(Collected data entries)
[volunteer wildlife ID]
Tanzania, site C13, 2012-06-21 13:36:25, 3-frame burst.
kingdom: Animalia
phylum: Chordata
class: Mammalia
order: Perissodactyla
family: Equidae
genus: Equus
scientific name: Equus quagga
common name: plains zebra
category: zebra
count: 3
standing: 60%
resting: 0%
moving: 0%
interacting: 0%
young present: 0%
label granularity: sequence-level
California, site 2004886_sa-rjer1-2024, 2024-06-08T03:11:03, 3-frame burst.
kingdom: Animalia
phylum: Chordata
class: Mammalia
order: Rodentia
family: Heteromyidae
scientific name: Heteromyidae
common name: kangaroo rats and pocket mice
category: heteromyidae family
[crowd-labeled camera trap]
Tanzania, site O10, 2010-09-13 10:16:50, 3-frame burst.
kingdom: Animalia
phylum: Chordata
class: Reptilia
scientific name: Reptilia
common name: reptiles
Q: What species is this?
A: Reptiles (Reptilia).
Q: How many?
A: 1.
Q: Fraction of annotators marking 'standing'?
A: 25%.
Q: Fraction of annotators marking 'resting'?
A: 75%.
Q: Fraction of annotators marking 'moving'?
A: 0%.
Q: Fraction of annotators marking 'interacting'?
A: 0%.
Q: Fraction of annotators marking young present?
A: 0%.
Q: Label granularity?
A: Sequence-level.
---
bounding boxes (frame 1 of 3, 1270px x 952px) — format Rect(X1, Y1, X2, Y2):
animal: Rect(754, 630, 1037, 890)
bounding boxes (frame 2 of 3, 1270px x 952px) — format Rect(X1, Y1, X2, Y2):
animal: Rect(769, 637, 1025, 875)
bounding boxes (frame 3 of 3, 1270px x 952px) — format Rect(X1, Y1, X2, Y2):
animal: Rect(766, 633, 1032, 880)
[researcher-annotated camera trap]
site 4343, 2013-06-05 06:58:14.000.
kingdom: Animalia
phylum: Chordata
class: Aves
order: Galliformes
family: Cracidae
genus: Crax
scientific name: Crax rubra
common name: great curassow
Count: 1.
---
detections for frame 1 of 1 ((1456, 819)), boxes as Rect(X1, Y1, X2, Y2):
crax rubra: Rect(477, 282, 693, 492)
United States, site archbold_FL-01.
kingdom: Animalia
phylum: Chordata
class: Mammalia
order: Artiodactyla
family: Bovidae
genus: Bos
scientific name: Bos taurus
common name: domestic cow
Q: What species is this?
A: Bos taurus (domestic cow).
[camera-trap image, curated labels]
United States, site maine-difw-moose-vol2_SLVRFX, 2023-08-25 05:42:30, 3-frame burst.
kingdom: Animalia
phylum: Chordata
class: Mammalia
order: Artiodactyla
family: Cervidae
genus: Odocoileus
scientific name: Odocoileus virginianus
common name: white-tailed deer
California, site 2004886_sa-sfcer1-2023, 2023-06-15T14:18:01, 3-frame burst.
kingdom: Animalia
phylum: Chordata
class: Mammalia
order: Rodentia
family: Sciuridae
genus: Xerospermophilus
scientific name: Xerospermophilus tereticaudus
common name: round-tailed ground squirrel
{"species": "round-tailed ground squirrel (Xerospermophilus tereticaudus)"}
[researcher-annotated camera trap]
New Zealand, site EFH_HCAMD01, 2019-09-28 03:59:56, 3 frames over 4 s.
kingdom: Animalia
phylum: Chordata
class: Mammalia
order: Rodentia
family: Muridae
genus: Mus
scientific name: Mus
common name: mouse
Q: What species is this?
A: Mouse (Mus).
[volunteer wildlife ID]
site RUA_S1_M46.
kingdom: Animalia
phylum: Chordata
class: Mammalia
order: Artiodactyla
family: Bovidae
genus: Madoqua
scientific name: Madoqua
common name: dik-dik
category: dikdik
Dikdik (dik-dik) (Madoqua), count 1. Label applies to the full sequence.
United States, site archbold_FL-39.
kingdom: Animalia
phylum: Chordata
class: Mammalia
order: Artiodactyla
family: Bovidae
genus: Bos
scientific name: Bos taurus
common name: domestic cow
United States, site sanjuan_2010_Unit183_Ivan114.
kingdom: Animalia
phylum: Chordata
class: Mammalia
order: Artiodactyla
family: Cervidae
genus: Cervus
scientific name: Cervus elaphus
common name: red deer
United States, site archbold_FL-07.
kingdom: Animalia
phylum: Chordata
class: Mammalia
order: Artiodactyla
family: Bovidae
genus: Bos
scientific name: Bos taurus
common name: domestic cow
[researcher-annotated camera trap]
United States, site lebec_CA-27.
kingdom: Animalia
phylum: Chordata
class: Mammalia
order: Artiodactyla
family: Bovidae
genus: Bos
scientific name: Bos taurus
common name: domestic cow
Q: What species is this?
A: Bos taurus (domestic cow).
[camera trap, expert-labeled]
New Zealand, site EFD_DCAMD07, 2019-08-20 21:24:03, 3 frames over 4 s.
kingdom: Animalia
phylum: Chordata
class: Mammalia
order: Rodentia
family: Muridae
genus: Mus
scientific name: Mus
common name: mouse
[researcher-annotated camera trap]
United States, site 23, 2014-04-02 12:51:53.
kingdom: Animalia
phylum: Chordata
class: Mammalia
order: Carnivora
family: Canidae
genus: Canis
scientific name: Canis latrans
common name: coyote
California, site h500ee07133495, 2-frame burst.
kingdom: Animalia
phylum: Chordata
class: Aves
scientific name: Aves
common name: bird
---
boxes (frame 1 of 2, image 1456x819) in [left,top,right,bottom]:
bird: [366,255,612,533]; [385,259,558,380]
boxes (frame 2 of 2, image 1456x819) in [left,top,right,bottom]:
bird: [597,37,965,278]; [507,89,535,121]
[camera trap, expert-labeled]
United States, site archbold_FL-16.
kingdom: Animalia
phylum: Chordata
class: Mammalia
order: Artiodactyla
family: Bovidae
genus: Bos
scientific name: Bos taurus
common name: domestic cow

TO DO:
What is wanted is the complete set of entries, returned verbatim.

PROBLEM SOLUTION:
[volunteer wildlife ID]
Tanzania, site C13, 2012-06-21 13:36:25, 3-frame burst.
kingdom: Animalia
phylum: Chordata
class: Mammalia
order: Perissodactyla
family: Equidae
genus: Equus
scientific name: Equus quagga
common name: plains zebra
category: zebra
count: 3
standing: 60%
resting: 0%
moving: 0%
interacting: 0%
young present: 0%
label granularity: sequence-level
California, site 2004886_sa-rjer1-2024, 2024-06-08T03:11:03, 3-frame burst.
kingdom: Animalia
phylum: Chordata
class: Mammalia
order: Rodentia
family: Heteromyidae
scientific name: Heteromyidae
common name: kangaroo rats and pocket mice
category: heteromyidae family
[crowd-labeled camera trap]
Tanzania, site O10, 2010-09-13 10:16:50, 3-frame burst.
kingdom: Animalia
phylum: Chordata
class: Reptilia
scientific name: Reptilia
common name: reptiles
Q: What species is this?
A: Reptiles (Reptilia).
Q: How many?
A: 1.
Q: Fraction of annotators marking 'standing'?
A: 25%.
Q: Fraction of annotators marking 'resting'?
A: 75%.
Q: Fraction of annotators marking 'moving'?
A: 0%.
Q: Fraction of annotators marking 'interacting'?
A: 0%.
Q: Fraction of annotators marking young present?
A: 0%.
Q: Label granularity?
A: Sequence-level.
---
bounding boxes (frame 1 of 3, 1270px x 952px) — format Rect(X1, Y1, X2, Y2):
animal: Rect(754, 630, 1037, 890)
bounding boxes (frame 2 of 3, 1270px x 952px) — format Rect(X1, Y1, X2, Y2):
animal: Rect(769, 637, 1025, 875)
bounding boxes (frame 3 of 3, 1270px x 952px) — format Rect(X1, Y1, X2, Y2):
animal: Rect(766, 633, 1032, 880)
[researcher-annotated camera trap]
site 4343, 2013-06-05 06:58:14.000.
kingdom: Animalia
phylum: Chordata
class: Aves
order: Galliformes
family: Cracidae
genus: Crax
scientific name: Crax rubra
common name: great curassow
Count: 1.
---
detections for frame 1 of 1 ((1456, 819)), boxes as Rect(X1, Y1, X2, Y2):
crax rubra: Rect(477, 282, 693, 492)
United States, site archbold_FL-01.
kingdom: Animalia
phylum: Chordata
class: Mammalia
order: Artiodactyla
family: Bovidae
genus: Bos
scientific name: Bos taurus
common name: domestic cow
Q: What species is this?
A: Bos taurus (domestic cow).
[camera-trap image, curated labels]
United States, site maine-difw-moose-vol2_SLVRFX, 2023-08-25 05:42:30, 3-frame burst.
kingdom: Animalia
phylum: Chordata
class: Mammalia
order: Artiodactyla
family: Cervidae
genus: Odocoileus
scientific name: Odocoileus virginianus
common name: white-tailed deer
California, site 2004886_sa-sfcer1-2023, 2023-06-15T14:18:01, 3-frame burst.
kingdom: Animalia
phylum: Chordata
class: Mammalia
order: Rodentia
family: Sciuridae
genus: Xerospermophilus
scientific name: Xerospermophilus tereticaudus
common name: round-tailed ground squirrel
{"species": "round-tailed ground squirrel (Xerospermophilus tereticaudus)"}
[researcher-annotated camera trap]
New Zealand, site EFH_HCAMD01, 2019-09-28 03:59:56, 3 frames over 4 s.
kingdom: Animalia
phylum: Chordata
class: Mammalia
order: Rodentia
family: Muridae
genus: Mus
scientific name: Mus
common name: mouse
Q: What species is this?
A: Mouse (Mus).
[volunteer wildlife ID]
site RUA_S1_M46.
kingdom: Animalia
phylum: Chordata
class: Mammalia
order: Artiodactyla
family: Bovidae
genus: Madoqua
scientific name: Madoqua
common name: dik-dik
category: dikdik
Dikdik (dik-dik) (Madoqua), count 1. Label applies to the full sequence.
United States, site archbold_FL-39.
kingdom: Animalia
phylum: Chordata
class: Mammalia
order: Artiodactyla
family: Bovidae
genus: Bos
scientific name: Bos taurus
common name: domestic cow
United States, site sanjuan_2010_Unit183_Ivan114.
kingdom: Animalia
phylum: Chordata
class: Mammalia
order: Artiodactyla
family: Cervidae
genus: Cervus
scientific name: Cervus elaphus
common name: red deer
United States, site archbold_FL-07.
kingdom: Animalia
phylum: Chordata
class: Mammalia
order: Artiodactyla
family: Bovidae
genus: Bos
scientific name: Bos taurus
common name: domestic cow
[researcher-annotated camera trap]
United States, site lebec_CA-27.
kingdom: Animalia
phylum: Chordata
class: Mammalia
order: Artiodactyla
family: Bovidae
genus: Bos
scientific name: Bos taurus
common name: domestic cow
Q: What species is this?
A: Bos taurus (domestic cow).
[camera trap, expert-labeled]
New Zealand, site EFD_DCAMD07, 2019-08-20 21:24:03, 3 frames over 4 s.
kingdom: Animalia
phylum: Chordata
class: Mammalia
order: Rodentia
family: Muridae
genus: Mus
scientific name: Mus
common name: mouse
[researcher-annotated camera trap]
United States, site 23, 2014-04-02 12:51:53.
kingdom: Animalia
phylum: Chordata
class: Mammalia
order: Carnivora
family: Canidae
genus: Canis
scientific name: Canis latrans
common name: coyote
California, site h500ee07133495, 2-frame burst.
kingdom: Animalia
phylum: Chordata
class: Aves
scientific name: Aves
common name: bird
---
boxes (frame 1 of 2, image 1456x819) in [left,top,right,bottom]:
bird: [366,255,612,533]; [385,259,558,380]
boxes (frame 2 of 2, image 1456x819) in [left,top,right,bottom]:
bird: [597,37,965,278]; [507,89,535,121]
[camera trap, expert-labeled]
United States, site archbold_FL-16.
kingdom: Animalia
phylum: Chordata
class: Mammalia
order: Artiodactyla
family: Bovidae
genus: Bos
scientific name: Bos taurus
common name: domestic cow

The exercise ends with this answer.